───── RECORD EXTRACTS
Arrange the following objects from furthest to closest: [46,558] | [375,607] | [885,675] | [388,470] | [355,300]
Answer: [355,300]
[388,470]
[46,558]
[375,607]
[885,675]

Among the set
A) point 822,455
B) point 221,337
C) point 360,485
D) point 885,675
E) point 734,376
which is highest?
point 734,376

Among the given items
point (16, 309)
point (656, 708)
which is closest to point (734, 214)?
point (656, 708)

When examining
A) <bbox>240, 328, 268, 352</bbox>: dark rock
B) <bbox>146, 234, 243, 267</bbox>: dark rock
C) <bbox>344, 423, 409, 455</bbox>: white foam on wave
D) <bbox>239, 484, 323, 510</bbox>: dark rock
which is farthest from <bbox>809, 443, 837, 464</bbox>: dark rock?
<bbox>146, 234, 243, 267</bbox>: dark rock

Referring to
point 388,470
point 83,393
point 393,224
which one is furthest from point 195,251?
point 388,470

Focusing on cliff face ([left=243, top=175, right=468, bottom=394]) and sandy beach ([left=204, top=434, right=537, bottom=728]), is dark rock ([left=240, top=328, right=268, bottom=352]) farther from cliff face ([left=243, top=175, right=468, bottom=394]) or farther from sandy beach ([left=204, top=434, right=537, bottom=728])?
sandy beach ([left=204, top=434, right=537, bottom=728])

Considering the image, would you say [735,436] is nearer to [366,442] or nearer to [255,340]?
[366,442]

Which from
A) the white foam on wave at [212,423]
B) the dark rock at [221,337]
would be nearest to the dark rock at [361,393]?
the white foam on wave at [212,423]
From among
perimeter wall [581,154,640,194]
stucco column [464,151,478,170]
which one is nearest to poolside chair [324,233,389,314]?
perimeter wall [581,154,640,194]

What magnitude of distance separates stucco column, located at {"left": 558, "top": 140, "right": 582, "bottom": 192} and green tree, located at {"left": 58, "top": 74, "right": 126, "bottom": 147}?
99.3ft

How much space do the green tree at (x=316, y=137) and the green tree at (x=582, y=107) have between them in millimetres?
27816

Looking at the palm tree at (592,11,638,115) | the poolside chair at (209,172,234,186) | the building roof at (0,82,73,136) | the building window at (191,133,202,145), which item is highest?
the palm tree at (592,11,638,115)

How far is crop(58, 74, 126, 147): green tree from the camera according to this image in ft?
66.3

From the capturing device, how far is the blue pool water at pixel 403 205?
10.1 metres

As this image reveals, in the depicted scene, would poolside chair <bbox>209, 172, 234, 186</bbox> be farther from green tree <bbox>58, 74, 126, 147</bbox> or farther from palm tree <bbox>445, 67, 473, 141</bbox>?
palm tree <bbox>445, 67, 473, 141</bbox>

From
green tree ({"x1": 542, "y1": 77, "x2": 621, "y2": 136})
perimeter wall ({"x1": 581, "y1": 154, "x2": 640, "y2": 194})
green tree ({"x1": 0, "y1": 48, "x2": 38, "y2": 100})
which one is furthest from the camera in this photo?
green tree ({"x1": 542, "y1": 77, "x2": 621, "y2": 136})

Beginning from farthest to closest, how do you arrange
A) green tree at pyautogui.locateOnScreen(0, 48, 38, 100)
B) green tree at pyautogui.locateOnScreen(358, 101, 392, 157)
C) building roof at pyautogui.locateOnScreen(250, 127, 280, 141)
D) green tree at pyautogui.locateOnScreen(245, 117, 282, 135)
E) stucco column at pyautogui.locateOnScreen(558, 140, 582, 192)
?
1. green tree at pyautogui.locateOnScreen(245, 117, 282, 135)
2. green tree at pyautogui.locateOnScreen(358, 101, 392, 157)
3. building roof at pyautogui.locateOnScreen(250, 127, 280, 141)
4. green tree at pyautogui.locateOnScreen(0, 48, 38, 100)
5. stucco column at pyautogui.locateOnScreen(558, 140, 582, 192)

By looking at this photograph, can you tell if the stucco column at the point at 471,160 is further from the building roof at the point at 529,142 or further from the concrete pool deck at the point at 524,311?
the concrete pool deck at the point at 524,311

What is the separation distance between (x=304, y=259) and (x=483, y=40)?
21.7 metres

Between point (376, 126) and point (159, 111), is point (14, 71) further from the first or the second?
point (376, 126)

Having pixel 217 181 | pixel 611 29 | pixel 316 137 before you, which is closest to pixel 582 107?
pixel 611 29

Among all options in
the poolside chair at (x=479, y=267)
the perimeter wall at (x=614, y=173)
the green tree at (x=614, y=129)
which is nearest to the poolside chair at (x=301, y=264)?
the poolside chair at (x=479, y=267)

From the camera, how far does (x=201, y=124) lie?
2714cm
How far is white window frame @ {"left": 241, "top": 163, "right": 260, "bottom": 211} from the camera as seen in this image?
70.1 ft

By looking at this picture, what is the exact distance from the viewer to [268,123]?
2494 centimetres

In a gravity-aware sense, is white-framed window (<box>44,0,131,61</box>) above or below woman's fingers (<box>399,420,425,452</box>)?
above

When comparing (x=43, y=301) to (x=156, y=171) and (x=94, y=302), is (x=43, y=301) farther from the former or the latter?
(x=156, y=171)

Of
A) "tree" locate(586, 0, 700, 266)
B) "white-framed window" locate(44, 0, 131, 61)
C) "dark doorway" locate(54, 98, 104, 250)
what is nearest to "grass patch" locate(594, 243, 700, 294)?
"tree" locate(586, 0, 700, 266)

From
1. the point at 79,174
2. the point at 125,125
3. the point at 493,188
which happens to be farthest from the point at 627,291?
──────────
- **BRIEF**: Please reproduce all of the items above verbatim, from the first to the last.

- **REPLY TO THE EXERCISE**:
Arrange the following objects from furthest to closest: [46,558] | [375,607] | [885,675] | [388,470] | [355,300]
Answer: [355,300]
[388,470]
[46,558]
[375,607]
[885,675]

Among the set
A) point 822,455
B) point 221,337
C) point 360,485
D) point 885,675
E) point 734,376
which is highest?
point 734,376

Among the given items
point (16, 309)
point (656, 708)
which is closest to point (734, 214)?
point (656, 708)

When examining
A) <bbox>240, 328, 268, 352</bbox>: dark rock
B) <bbox>146, 234, 243, 267</bbox>: dark rock
C) <bbox>344, 423, 409, 455</bbox>: white foam on wave
D) <bbox>239, 484, 323, 510</bbox>: dark rock
which is farthest from <bbox>809, 443, 837, 464</bbox>: dark rock?
<bbox>146, 234, 243, 267</bbox>: dark rock

Referring to
point 388,470
point 83,393
point 393,224
which one is furthest from point 195,251?
point 388,470

Focusing on cliff face ([left=243, top=175, right=468, bottom=394]) and sandy beach ([left=204, top=434, right=537, bottom=728]), is dark rock ([left=240, top=328, right=268, bottom=352]) farther from cliff face ([left=243, top=175, right=468, bottom=394]) or farther from sandy beach ([left=204, top=434, right=537, bottom=728])?
sandy beach ([left=204, top=434, right=537, bottom=728])

Considering the image, would you say [735,436] is nearer to [366,442] or nearer to [255,340]?
[366,442]

Which from
A) the white foam on wave at [212,423]
B) the dark rock at [221,337]
would be nearest to the dark rock at [361,393]?
the white foam on wave at [212,423]
From among
perimeter wall [581,154,640,194]
stucco column [464,151,478,170]
which one is nearest to poolside chair [324,233,389,314]?
perimeter wall [581,154,640,194]

What magnitude of distance separates stucco column, located at {"left": 558, "top": 140, "right": 582, "bottom": 192} and green tree, located at {"left": 58, "top": 74, "right": 126, "bottom": 147}?
99.3ft

How much space do the green tree at (x=316, y=137) and the green tree at (x=582, y=107) have between them in millimetres?
27816

Looking at the palm tree at (592,11,638,115) | the poolside chair at (209,172,234,186) | the building roof at (0,82,73,136) | the building window at (191,133,202,145), which item is highest?
the palm tree at (592,11,638,115)

How far is crop(58, 74, 126, 147): green tree from the camera according to this image in ft?
66.3

From the capturing device, how far is the blue pool water at pixel 403 205?
10.1 metres

As this image reveals, in the depicted scene, would poolside chair <bbox>209, 172, 234, 186</bbox> be farther from green tree <bbox>58, 74, 126, 147</bbox> or farther from palm tree <bbox>445, 67, 473, 141</bbox>?
palm tree <bbox>445, 67, 473, 141</bbox>

From
green tree ({"x1": 542, "y1": 77, "x2": 621, "y2": 136})
perimeter wall ({"x1": 581, "y1": 154, "x2": 640, "y2": 194})
green tree ({"x1": 0, "y1": 48, "x2": 38, "y2": 100})
which one is furthest from the camera in this photo?
green tree ({"x1": 542, "y1": 77, "x2": 621, "y2": 136})

Beginning from farthest to closest, how do you arrange
A) green tree at pyautogui.locateOnScreen(0, 48, 38, 100)
B) green tree at pyautogui.locateOnScreen(358, 101, 392, 157)
C) building roof at pyautogui.locateOnScreen(250, 127, 280, 141)
D) green tree at pyautogui.locateOnScreen(245, 117, 282, 135)
E) stucco column at pyautogui.locateOnScreen(558, 140, 582, 192)
?
1. green tree at pyautogui.locateOnScreen(245, 117, 282, 135)
2. green tree at pyautogui.locateOnScreen(358, 101, 392, 157)
3. building roof at pyautogui.locateOnScreen(250, 127, 280, 141)
4. green tree at pyautogui.locateOnScreen(0, 48, 38, 100)
5. stucco column at pyautogui.locateOnScreen(558, 140, 582, 192)

By looking at this photograph, can you tell if the stucco column at the point at 471,160 is further from the building roof at the point at 529,142 or further from the concrete pool deck at the point at 524,311?
the concrete pool deck at the point at 524,311

What is the separation distance between (x=304, y=259) and (x=483, y=40)?
21.7 metres

Between point (376, 126) and point (159, 111), is point (14, 71) further from the first or the second?
point (376, 126)

Having pixel 217 181 | pixel 611 29 | pixel 316 137 before you, which is closest to pixel 582 107?
pixel 611 29

Among all options in
the poolside chair at (x=479, y=267)
the perimeter wall at (x=614, y=173)
the green tree at (x=614, y=129)
which is nearest to the poolside chair at (x=301, y=264)?
the poolside chair at (x=479, y=267)

From the camera, how far does (x=201, y=124) lie?
2714cm
How far is white window frame @ {"left": 241, "top": 163, "right": 260, "bottom": 211} from the camera as seen in this image?
70.1 ft

By looking at this picture, what is the exact distance from the viewer to [268,123]?
2494 centimetres

In a gravity-aware sense, is white-framed window (<box>44,0,131,61</box>) above or below woman's fingers (<box>399,420,425,452</box>)?
above

When comparing (x=43, y=301) to (x=156, y=171) and (x=94, y=302), is (x=43, y=301) farther from the former or the latter?
(x=156, y=171)

Of
A) "tree" locate(586, 0, 700, 266)
B) "white-framed window" locate(44, 0, 131, 61)
C) "dark doorway" locate(54, 98, 104, 250)
what is nearest to "grass patch" locate(594, 243, 700, 294)?
"tree" locate(586, 0, 700, 266)

From
1. the point at 79,174
2. the point at 125,125
3. the point at 493,188
which happens to be farthest from the point at 627,291?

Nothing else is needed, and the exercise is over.